Collection entries:
******************************

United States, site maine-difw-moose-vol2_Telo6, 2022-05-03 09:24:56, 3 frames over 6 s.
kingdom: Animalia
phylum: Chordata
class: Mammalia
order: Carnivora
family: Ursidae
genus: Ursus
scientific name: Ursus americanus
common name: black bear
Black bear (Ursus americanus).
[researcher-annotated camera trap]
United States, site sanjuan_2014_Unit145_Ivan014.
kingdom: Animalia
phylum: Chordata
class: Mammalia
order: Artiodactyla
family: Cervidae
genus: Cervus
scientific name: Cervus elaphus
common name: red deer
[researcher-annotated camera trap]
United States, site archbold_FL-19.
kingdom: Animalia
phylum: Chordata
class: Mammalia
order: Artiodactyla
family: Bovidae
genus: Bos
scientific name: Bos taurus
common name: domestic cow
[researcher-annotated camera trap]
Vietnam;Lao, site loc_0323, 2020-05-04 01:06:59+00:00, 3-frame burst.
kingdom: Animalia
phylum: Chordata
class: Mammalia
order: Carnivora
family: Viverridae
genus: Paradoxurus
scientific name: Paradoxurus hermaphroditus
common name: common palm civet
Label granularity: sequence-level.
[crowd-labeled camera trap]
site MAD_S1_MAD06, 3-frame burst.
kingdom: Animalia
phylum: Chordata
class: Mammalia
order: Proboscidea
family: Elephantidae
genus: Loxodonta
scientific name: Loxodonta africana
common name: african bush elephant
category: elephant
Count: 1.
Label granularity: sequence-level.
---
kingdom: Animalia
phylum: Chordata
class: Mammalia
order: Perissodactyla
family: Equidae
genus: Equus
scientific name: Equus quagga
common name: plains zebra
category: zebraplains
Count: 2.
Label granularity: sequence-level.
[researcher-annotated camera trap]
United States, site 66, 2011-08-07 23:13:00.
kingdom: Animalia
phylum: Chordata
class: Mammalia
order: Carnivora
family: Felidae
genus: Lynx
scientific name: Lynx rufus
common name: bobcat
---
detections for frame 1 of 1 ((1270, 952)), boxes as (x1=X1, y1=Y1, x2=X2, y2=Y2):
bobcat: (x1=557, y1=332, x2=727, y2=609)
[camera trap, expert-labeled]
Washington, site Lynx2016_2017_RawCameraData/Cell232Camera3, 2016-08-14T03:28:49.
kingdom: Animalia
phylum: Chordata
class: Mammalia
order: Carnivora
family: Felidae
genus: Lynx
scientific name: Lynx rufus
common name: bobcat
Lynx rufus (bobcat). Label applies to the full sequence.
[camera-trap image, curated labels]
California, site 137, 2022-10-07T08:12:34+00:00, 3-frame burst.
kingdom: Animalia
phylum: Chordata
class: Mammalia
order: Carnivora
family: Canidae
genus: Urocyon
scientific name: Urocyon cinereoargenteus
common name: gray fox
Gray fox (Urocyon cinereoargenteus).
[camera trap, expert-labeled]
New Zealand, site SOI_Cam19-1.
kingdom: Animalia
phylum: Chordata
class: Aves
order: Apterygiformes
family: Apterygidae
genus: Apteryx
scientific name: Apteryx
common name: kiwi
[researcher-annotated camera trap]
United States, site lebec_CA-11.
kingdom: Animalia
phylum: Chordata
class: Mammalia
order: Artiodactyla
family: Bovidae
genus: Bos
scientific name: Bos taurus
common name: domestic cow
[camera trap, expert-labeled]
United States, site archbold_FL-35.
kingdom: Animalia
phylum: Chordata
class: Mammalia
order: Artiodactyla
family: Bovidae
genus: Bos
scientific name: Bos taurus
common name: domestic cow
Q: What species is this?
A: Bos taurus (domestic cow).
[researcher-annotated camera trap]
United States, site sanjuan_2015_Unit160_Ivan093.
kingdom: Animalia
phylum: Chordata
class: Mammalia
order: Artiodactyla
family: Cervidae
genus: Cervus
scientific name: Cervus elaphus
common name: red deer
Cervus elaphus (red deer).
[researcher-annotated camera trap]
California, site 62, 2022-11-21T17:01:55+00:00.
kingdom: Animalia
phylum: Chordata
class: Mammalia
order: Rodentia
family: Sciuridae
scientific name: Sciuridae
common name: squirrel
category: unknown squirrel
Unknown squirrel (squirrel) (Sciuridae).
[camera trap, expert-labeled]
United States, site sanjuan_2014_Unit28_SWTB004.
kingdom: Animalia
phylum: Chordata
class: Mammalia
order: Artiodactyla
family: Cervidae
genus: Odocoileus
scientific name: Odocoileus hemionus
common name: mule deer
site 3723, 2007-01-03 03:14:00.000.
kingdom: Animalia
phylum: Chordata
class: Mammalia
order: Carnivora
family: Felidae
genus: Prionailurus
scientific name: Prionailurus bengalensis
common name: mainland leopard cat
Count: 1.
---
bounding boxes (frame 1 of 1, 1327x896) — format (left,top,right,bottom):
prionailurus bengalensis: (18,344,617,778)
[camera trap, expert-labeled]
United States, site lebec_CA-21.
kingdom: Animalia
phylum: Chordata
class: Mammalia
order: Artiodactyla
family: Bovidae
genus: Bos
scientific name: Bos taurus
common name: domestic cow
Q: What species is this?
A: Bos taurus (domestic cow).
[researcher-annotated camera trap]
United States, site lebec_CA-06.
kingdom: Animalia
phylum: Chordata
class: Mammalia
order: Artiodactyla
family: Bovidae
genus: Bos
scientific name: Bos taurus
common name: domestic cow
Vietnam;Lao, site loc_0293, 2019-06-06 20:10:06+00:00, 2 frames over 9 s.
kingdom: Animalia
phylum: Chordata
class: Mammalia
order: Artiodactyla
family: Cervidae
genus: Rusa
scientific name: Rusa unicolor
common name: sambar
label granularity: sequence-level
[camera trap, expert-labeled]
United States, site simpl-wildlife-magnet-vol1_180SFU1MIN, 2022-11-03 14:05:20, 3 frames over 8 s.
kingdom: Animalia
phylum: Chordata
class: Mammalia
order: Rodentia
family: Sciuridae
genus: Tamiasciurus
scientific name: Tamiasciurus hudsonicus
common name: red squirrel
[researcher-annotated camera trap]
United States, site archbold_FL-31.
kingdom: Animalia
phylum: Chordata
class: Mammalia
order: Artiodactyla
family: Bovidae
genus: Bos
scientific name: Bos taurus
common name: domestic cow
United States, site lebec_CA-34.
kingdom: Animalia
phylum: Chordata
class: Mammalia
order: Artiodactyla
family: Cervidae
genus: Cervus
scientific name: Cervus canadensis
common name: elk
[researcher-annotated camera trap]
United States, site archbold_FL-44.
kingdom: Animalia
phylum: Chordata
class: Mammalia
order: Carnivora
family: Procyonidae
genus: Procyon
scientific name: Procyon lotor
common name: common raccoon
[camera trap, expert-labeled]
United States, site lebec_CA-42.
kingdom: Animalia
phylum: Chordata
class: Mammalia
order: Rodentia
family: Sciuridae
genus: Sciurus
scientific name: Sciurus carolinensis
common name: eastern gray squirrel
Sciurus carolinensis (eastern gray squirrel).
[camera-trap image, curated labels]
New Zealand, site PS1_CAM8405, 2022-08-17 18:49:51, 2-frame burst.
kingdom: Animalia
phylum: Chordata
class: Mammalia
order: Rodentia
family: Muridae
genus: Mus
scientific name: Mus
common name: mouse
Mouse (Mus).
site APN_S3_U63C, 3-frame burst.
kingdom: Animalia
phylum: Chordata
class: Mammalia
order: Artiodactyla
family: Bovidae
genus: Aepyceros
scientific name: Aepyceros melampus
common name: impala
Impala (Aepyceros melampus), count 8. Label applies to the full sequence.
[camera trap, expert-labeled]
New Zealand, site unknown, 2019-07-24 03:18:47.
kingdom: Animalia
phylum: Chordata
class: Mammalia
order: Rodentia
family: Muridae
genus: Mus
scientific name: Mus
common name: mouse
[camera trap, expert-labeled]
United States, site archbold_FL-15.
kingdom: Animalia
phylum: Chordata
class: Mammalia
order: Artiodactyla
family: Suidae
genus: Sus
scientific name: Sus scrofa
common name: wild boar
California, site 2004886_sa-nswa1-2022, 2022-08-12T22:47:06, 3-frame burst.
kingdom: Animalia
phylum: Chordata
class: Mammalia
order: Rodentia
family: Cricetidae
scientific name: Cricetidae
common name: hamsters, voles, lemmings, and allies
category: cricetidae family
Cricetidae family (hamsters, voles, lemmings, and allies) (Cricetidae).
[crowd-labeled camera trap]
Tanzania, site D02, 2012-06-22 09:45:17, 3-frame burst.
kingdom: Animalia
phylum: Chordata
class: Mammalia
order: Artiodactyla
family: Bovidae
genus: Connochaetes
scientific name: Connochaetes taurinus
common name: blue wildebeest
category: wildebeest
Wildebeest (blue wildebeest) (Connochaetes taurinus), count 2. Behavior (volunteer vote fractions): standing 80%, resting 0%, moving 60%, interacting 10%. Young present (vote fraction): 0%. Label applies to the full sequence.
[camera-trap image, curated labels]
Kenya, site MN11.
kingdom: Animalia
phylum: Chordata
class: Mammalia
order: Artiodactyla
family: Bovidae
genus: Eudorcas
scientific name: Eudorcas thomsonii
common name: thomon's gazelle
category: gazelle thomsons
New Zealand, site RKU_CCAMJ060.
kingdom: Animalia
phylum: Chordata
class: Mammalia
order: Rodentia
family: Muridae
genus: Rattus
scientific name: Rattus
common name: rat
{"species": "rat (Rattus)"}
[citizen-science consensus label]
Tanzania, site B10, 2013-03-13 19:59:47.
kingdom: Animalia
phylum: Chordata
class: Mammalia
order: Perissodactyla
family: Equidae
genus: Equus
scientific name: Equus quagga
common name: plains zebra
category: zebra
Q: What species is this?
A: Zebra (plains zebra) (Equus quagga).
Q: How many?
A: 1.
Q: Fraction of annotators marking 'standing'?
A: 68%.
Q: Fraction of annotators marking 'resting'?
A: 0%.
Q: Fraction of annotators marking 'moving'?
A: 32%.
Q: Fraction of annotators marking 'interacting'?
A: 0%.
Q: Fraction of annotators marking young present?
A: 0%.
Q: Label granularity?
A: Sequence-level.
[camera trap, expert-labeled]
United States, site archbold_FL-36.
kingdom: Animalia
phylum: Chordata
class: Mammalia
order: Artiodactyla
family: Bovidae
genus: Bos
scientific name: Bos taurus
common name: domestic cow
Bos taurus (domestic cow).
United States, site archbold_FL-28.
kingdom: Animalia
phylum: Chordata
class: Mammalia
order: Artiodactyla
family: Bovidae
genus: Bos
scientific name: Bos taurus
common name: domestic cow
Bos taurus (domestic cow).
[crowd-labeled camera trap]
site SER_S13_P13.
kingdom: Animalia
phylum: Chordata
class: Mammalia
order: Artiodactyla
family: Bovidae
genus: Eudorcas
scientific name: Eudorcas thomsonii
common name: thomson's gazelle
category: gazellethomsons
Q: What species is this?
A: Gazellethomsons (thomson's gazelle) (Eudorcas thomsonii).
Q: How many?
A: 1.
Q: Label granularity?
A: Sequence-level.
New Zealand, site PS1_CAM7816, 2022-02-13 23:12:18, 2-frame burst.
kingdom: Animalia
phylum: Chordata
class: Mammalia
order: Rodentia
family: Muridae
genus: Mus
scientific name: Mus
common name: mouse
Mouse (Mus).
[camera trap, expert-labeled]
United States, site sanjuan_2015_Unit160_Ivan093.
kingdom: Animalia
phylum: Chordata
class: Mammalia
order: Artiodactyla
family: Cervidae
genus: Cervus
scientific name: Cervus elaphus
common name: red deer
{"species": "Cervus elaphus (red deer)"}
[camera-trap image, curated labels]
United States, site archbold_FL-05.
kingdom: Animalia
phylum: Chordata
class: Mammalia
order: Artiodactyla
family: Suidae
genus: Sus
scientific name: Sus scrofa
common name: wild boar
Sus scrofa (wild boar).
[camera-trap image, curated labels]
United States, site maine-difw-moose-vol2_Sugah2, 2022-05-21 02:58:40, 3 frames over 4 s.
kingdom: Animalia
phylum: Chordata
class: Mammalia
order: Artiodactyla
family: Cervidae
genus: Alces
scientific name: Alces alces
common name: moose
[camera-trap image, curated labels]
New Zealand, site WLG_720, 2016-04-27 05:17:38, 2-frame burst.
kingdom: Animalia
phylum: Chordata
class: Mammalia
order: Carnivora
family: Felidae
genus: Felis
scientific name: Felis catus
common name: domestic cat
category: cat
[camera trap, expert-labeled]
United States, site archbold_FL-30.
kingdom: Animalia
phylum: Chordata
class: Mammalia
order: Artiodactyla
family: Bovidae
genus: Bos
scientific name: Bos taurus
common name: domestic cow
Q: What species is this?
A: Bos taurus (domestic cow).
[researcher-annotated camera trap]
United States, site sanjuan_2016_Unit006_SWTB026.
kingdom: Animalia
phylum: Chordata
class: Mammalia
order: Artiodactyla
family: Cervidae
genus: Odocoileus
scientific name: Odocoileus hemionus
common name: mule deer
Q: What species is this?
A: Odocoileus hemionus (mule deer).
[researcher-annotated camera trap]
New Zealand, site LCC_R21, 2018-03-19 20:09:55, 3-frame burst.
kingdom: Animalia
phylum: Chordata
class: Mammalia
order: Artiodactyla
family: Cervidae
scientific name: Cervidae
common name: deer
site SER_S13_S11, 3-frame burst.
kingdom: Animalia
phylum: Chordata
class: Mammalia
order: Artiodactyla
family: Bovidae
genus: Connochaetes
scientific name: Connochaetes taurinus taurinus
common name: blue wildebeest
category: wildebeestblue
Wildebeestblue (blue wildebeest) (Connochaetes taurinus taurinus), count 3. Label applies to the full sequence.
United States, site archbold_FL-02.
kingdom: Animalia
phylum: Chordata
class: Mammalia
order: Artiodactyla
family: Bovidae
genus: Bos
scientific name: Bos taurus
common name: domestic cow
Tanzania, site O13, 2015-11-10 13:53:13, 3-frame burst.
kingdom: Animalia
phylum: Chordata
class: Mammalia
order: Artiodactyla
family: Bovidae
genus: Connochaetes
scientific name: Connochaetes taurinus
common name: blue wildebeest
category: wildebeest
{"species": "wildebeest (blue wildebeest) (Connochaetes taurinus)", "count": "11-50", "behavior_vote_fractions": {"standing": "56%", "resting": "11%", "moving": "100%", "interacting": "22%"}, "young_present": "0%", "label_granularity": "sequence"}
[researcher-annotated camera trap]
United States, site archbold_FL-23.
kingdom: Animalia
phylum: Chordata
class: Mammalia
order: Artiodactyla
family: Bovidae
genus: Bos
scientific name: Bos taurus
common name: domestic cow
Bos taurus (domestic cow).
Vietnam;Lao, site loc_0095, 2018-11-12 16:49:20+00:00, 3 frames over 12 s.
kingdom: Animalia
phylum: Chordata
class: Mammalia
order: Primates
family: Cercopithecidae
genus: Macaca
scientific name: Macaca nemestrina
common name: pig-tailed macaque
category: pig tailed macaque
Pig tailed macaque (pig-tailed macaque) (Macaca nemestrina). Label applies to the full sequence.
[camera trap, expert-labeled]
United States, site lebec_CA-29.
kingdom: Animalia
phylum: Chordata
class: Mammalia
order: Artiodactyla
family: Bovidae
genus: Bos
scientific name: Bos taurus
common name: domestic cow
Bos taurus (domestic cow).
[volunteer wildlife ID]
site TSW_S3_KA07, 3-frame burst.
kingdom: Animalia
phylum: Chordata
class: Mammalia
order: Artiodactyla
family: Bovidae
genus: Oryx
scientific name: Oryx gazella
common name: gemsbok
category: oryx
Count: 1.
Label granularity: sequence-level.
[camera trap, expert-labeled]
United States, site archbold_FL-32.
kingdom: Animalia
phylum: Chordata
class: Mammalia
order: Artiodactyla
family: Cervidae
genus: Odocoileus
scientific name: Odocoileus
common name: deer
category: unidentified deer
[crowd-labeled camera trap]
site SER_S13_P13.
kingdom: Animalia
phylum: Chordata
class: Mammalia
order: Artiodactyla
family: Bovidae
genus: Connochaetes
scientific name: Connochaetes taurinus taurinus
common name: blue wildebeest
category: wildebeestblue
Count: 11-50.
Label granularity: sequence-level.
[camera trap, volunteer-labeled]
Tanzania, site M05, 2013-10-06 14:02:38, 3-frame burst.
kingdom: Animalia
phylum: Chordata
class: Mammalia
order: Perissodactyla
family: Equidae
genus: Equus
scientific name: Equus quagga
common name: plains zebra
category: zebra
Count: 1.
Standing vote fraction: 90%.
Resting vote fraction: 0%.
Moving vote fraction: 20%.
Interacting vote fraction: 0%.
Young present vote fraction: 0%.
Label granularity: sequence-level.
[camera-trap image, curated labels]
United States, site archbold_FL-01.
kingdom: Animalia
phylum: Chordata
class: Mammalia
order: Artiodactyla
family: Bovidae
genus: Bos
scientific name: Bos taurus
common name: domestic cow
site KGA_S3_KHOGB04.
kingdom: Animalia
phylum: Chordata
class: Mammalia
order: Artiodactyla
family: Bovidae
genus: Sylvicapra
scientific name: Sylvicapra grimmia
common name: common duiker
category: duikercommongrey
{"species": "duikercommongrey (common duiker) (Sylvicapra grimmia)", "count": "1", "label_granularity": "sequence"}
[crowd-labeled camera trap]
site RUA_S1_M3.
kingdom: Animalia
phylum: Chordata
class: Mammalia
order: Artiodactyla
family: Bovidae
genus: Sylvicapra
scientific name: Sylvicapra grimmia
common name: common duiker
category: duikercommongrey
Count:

******************************

**TASK DIRECTIONS:**
Scan the records for the string "wildlife" and show every line that contains it.

**TASK RESPONSE:**
United States, site simpl-wildlife-magnet-vol1_180SFU1MIN, 2022-11-03 14:05:20, 3 frames over 8 s.
[volunteer wildlife ID]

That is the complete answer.